Crude oil – testing a fragile peace dividend
While metals attract flows for what they represent, crude oil remains mired in what it anticipates. The market spent the week trying to price what peace in the Middle East might mean for supply. Israel’s approval of a framework deal including hostage and prisoner releases has revived speculation that Houthi rebels could pause attacks in the Red Sea and that Iran might redirect focus inward, easing tensions.
If such a scenario materialises, shipping routes through the Suez Canal could gradually normalise, reducing freight premia and improving product flow efficiency. At the same time, a partial thaw in regional hostilities might allow Iranian crude and natural-gas exports to increase. Combined with aggressive production increases from eight OPEC+ this year, the supply side looks heavier into 2026.
This points to a period of softer prices before balances tighten again toward 2027. The logic is straightforward: as non-OPEC+ output growth decelerates and demand—particularly from aviation and petrochemicals—remains solid, inventories will begin to draw. But between now and then, markets must digest a potential peace-dividend overshoot. Brent trades near USD 64, while WTI holds above USD 60, both reflecting a market caught between geopolitical hope and structural caution.
Copper – tightening reality
If precious metals tell the story of monetary debasement, copper reflects the industrial side of scarcity. The market’s structure has shifted notably in the last month, with the London Metal Exchange forward curve moving from contango into backwardation—a signal of tightening near-term availability. During the week prices climbed to just shy of USD 11,000 per tonne, only a whisker below the May 2024 record high at USD 11,100, before easing back as Chinese traders returned to work following their Golden Week holiday.

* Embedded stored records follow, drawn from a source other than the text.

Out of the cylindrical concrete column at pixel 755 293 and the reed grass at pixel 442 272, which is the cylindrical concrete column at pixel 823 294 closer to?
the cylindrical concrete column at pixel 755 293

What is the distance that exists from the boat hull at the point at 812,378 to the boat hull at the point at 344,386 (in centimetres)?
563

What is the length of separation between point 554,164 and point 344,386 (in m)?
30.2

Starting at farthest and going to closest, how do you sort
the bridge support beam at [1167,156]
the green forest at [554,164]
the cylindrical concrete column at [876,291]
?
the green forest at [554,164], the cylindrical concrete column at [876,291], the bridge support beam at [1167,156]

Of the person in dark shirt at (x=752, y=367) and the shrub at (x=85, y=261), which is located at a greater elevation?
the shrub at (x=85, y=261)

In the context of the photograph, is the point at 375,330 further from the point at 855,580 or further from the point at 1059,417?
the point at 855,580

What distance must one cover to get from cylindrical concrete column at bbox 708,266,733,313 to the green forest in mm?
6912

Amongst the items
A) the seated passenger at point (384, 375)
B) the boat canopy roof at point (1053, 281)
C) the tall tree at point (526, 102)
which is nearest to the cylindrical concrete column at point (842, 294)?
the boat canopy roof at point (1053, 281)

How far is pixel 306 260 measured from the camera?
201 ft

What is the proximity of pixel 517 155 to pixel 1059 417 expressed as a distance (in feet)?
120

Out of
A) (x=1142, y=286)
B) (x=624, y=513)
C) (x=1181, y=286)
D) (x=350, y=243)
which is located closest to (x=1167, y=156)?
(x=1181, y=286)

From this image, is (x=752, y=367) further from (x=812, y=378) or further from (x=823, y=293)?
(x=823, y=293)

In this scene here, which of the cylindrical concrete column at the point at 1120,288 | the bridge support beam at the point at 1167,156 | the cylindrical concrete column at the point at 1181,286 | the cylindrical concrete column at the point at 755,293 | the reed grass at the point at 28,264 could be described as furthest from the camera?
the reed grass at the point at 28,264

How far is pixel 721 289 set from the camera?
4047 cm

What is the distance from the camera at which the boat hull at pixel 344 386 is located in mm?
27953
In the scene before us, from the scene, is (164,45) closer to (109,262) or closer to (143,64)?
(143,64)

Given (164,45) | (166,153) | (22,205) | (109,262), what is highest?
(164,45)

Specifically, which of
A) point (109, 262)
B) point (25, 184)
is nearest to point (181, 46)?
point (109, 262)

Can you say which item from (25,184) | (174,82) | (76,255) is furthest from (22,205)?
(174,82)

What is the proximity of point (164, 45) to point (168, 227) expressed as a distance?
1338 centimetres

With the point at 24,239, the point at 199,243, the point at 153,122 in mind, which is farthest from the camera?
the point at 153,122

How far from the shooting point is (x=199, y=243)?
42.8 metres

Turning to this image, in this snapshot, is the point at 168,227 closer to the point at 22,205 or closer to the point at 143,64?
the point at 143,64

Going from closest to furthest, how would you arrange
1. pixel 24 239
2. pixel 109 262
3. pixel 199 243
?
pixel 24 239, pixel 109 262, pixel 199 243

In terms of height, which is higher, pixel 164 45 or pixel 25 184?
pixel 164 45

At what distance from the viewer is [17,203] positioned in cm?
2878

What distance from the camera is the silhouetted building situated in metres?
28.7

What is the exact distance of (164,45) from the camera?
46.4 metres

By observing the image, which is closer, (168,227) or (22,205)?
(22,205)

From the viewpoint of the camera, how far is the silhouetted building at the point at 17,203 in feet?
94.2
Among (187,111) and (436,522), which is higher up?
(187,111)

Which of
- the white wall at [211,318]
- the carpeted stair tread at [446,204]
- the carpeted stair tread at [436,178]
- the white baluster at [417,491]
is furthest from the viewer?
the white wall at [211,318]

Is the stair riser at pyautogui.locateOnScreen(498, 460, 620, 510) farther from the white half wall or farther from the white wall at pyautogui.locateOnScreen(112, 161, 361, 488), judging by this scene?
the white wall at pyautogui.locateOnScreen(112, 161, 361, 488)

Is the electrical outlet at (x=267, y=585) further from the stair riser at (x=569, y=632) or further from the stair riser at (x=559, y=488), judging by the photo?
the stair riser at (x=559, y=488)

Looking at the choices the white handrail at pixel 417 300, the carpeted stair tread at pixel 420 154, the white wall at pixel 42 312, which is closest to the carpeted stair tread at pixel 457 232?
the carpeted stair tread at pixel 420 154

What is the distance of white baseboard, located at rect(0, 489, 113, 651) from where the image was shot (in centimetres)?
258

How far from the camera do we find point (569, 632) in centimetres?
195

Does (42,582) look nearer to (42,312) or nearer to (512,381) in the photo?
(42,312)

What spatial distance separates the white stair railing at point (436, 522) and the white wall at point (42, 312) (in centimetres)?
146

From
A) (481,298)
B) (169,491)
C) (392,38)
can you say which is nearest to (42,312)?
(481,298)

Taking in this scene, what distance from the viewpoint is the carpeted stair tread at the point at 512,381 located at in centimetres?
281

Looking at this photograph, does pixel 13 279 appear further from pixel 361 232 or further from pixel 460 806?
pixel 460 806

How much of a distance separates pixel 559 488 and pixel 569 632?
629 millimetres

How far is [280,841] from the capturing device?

This rally is grounded in fundamentals. The International Copper Study Group (ICSG) now projects the global refined copper market to swing from a surplus this year into a 150,000-ton deficit in 2026—a stark reversal from its April forecast of a 209,000-ton surplus. The revision stems from a series of mine disruptions, including at Indonesia’s Grasberg and the Democratic Republic of Congo’s Kamoa operations, which have curbed concentrate supply. Copper concentrate—the feedstock for smelters—has become increasingly scarce, driving treatment and refining charges lower and squeezing margins across the supply chain.
On the demand side, the ICSG expects global usage growth to slow to 2.1% in 2026, largely due to weaker appetite from China, which still accounts for about 58% of global refined copper consumption. Even so, the balance between sluggish demand growth and falling supply still points to tightening inventories.
Looking ahead
The central narrative now turns on whether debasement remains a self-reinforcing loop. If central banks are pressured to cut rates faster than inflation justifies, and fiscal authorities continue to run large deficits, the real yield anchor will stay low. That environment continues to reward tangible stores of value and penalise nominal ones.
For commodities, this means several things:
- Gold and silver should remain structurally supported even after short-term corrections. Any pullback toward USD 3,850–3,900 in gold would likely find strong buying interest.
- Energy may stay capped until evidence of supply discipline returns or global demand surprises to the upside.
- Copper and industrial metals could enter a more sustained upcycle once the deficit narrative is fully internalised and Chinese demand stabilises.
The risk, as always, lies in over-extrapolation. Monetary debasement does not automatically mean runaway inflation or endless rallies. But as long as investors question the credibility of fiat guardianship, the case for owning real assets remains compelling.